Pipeline resource optimization

Available from version 23.3.0

Pipeline resource optimization takes the resource usage information from previous workflow runs to optimize subsequent runs.

When a run completes successfully, an optimized profile is created. This profile consists of Nextflow configuration settings for each process and each resource directive (where applicable): cpus, memory, and time. The optimized setting for a given process and resource directive is based on the maximum use of that resource across all tasks in that process.

caution

Due to the variability of production pipeline data inputs, optimization results may vary per run. The optimization profile can be updated or removed from your pipeline if you experience unexpected results. Contact support for further assistance.

Optimize a pipeline

On the Launchpad, each pipeline that can be optimized shows a lightbulb icon. Any pipeline with at least one successful run can be optimized.

  1. Select the lightbulb icon to open the Customize optimization profile menu.

  2. Under the Optimization profile tab, select a previous run from the dropdown. The list contains all successful runs.

  3. Select which Targets to optimize.

  4. Enable Retry with dynamic resources for failed tasks to be retried with increased resources. This option is useful if an optimized setting is too low and causes a task to fail.

  5. Select the Optimized configuration tab to preview your configuration.

  6. Select Save to save the optimized configuration and enable it for the pipeline. All subsequent launches of the pipeline will use the optimized configuration.

You can also toggle the optimized profile from the pipeline detail page.

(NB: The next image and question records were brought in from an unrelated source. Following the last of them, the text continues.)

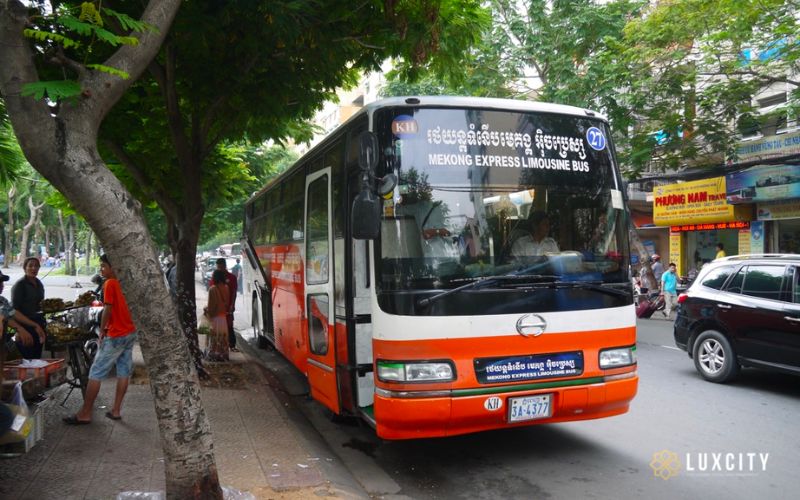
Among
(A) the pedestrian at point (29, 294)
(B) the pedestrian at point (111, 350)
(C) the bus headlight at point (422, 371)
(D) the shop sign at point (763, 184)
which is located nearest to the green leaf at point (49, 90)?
(B) the pedestrian at point (111, 350)

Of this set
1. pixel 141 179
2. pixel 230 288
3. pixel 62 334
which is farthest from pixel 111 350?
pixel 230 288

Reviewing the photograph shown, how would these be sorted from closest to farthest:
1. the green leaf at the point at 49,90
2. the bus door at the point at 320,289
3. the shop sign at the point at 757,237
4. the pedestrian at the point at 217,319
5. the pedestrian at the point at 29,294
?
the green leaf at the point at 49,90 → the bus door at the point at 320,289 → the pedestrian at the point at 29,294 → the pedestrian at the point at 217,319 → the shop sign at the point at 757,237

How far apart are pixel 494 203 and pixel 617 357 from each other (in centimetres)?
173

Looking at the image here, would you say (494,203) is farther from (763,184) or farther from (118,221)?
(763,184)

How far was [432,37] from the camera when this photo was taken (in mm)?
7285

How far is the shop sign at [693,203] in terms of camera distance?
19.7 meters

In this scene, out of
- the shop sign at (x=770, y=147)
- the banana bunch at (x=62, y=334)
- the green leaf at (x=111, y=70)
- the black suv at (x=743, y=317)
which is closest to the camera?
the green leaf at (x=111, y=70)

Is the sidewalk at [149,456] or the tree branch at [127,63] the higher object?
the tree branch at [127,63]

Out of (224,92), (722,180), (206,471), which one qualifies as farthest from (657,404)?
(722,180)

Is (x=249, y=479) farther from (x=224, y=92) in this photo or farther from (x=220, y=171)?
(x=220, y=171)

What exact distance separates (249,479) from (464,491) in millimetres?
1686

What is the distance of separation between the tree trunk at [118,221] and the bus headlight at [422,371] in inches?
56.3

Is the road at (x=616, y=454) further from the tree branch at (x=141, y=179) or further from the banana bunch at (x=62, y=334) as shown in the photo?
the tree branch at (x=141, y=179)

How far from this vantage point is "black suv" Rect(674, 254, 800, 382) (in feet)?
23.5
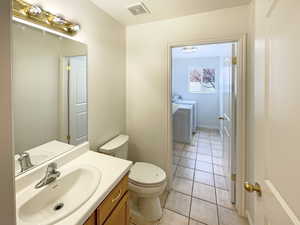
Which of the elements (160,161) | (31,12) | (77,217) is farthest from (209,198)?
(31,12)

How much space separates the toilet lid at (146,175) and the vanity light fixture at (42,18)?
4.81ft

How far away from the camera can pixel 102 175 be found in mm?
1098

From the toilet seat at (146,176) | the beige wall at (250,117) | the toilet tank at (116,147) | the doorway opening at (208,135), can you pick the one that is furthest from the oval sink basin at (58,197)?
the beige wall at (250,117)

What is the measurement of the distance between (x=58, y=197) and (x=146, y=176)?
0.86 m

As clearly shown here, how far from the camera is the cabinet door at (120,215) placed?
102cm

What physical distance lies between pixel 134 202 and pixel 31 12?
6.54 ft

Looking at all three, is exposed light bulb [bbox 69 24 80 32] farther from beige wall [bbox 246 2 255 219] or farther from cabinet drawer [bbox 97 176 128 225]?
beige wall [bbox 246 2 255 219]

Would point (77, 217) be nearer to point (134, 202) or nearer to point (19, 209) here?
point (19, 209)

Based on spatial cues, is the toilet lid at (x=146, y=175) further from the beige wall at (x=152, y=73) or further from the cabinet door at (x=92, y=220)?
the cabinet door at (x=92, y=220)

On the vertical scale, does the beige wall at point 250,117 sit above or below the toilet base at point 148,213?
above

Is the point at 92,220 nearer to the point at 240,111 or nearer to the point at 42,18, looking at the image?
the point at 42,18

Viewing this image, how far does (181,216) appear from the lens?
1689mm

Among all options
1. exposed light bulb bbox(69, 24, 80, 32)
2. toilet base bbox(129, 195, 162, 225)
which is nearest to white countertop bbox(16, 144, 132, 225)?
toilet base bbox(129, 195, 162, 225)

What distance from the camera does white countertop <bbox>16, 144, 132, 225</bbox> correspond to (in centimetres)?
75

Verify the optimized configuration

You can verify the optimized configuration of a given run by inspecting the resource usage plots for that run and these fields in the run's task table:

  • CPU usage: pcpu
  • Memory usage: peakRss
  • Runtime: start and complete

Override the optimized configuration

While the optimized configuration is applied after the base configuration of the pipeline, it can be overridden by the Nextflow config file text box. Ensure there are no conflicting settings in this text box, unless you explicitly want to override some optimization settings.

Handle large variations in resource usage

Each optimized profile is calibrated to a specific run, so it can only be used safely for "similar" runs. Whether a new run is "similar" is subjective, but in general, an optimized profile should only be used for runs that use the same compute environment and have similar task-level resource requirements.

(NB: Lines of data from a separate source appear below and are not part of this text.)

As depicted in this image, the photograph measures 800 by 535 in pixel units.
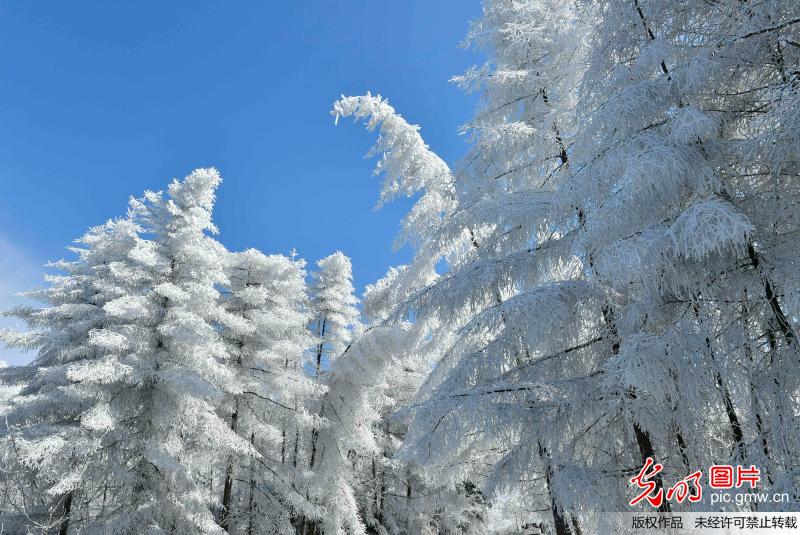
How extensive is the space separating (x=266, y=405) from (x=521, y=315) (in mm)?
8416

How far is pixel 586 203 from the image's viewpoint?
4.01m

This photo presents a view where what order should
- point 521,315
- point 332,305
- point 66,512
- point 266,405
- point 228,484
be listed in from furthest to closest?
point 332,305, point 266,405, point 228,484, point 66,512, point 521,315

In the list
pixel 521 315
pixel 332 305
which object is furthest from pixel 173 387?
pixel 521 315

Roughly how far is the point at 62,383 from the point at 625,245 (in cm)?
1127

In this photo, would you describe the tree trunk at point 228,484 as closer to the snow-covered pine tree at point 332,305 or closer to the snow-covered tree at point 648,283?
the snow-covered pine tree at point 332,305

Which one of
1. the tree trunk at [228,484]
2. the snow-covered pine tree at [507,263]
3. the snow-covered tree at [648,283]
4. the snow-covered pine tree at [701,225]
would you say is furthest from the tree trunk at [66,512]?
the snow-covered pine tree at [701,225]

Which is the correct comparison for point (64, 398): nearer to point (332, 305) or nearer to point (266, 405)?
point (266, 405)

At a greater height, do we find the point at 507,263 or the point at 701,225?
the point at 507,263

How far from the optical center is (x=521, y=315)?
13.0ft

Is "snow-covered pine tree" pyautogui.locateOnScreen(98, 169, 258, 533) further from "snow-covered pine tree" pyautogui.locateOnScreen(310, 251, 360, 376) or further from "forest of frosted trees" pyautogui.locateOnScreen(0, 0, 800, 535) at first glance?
"snow-covered pine tree" pyautogui.locateOnScreen(310, 251, 360, 376)

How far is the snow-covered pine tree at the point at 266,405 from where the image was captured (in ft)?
33.2

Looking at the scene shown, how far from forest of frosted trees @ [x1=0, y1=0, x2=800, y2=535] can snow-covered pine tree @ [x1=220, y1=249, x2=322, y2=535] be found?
0.07 metres

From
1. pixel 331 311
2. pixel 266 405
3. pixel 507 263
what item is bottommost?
pixel 266 405

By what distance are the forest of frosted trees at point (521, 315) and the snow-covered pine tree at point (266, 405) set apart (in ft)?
0.23
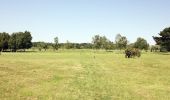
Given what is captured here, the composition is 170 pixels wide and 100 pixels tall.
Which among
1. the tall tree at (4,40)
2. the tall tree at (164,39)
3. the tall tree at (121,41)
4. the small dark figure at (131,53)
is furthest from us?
the tall tree at (121,41)

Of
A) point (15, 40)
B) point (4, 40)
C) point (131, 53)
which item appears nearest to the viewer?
point (131, 53)

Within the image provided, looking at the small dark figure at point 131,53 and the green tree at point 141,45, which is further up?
the green tree at point 141,45

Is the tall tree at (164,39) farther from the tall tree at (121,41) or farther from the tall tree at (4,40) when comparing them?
the tall tree at (4,40)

However, it's common for a pipeline to process input files that vary widely in size. In this case, the task-level resource requirements may vary widely for a given process, and the optimized profile may not be accurate or efficient.

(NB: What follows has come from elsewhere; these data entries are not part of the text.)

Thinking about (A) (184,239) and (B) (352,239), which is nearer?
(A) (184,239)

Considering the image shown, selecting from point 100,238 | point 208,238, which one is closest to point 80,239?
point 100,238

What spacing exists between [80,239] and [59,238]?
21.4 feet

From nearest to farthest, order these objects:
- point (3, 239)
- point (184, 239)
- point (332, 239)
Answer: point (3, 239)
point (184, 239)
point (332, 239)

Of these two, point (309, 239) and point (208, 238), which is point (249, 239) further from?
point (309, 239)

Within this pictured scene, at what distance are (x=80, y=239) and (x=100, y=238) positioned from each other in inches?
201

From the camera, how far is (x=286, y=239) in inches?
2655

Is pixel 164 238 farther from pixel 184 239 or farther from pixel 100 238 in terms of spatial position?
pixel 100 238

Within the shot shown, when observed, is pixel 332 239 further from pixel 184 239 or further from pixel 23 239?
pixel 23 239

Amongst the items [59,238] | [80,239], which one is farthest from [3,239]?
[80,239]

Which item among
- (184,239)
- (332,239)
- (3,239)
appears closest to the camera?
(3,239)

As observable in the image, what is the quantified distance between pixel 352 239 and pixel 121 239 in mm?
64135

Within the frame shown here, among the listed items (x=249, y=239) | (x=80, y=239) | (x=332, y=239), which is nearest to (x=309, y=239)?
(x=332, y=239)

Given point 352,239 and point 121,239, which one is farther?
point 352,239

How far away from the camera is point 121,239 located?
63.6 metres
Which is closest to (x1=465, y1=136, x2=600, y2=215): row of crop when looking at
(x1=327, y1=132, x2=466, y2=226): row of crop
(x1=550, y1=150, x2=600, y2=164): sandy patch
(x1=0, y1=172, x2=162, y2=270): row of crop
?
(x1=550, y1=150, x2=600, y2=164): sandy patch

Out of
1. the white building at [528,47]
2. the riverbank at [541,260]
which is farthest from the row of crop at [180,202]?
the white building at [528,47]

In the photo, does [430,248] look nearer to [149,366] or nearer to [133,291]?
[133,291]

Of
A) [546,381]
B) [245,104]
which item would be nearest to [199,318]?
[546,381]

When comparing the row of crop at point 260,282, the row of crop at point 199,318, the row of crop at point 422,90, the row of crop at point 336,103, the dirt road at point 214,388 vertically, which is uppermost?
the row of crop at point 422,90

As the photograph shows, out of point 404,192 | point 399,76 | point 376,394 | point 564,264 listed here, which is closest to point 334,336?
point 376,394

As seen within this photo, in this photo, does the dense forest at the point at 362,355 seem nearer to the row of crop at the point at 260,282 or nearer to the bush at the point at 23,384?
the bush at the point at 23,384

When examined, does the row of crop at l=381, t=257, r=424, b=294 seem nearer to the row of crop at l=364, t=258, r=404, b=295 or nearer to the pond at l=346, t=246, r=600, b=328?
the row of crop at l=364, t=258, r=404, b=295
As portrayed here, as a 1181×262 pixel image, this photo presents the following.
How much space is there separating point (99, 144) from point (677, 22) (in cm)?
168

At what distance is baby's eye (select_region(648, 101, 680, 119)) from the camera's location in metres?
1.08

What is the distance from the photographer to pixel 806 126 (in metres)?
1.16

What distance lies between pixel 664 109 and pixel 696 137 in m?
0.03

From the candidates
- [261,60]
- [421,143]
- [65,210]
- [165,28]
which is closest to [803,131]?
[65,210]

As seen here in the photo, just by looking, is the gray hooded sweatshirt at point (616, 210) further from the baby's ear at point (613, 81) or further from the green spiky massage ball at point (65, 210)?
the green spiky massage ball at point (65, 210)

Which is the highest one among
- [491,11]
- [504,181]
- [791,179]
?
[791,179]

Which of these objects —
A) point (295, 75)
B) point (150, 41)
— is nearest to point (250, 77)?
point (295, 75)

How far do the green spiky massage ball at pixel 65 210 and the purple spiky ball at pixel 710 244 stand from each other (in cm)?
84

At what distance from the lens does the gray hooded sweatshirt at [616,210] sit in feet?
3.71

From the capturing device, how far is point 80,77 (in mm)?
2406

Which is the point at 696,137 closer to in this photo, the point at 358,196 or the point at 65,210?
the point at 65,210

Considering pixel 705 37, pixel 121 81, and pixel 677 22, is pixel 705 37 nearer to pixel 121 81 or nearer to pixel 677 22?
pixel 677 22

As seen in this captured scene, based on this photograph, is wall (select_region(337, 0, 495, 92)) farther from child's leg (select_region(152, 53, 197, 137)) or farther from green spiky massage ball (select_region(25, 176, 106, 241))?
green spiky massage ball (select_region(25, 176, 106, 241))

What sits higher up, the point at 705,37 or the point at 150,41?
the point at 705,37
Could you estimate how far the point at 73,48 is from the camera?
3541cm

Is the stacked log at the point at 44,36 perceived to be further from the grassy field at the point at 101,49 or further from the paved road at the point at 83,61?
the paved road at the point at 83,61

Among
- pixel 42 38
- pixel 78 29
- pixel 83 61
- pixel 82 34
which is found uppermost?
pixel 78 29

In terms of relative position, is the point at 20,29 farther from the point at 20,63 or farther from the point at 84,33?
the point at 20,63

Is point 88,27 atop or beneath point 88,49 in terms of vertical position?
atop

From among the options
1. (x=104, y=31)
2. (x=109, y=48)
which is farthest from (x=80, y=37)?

The best way to handle this variation is to create multiple optimized profiles for specific ranges of input sizes. Here is an example strategy:

  1. Separate your input files into "bins" based on their size, e.g., small, medium, and large. Duplicate your pipeline in the Launchpad for each bin.

  2. For each bin, run the pipeline with a few representative samples from that bin. When the run completes, Seqera automatically creates an optimized profile for it.

  3. Configure and enable the optimized profile for each pipeline.

You now have multiple optimized profiles to handle a variety of input sizes. Although this example uses three bins, you can use as many or as few bins as you need to handle the variation of your input data.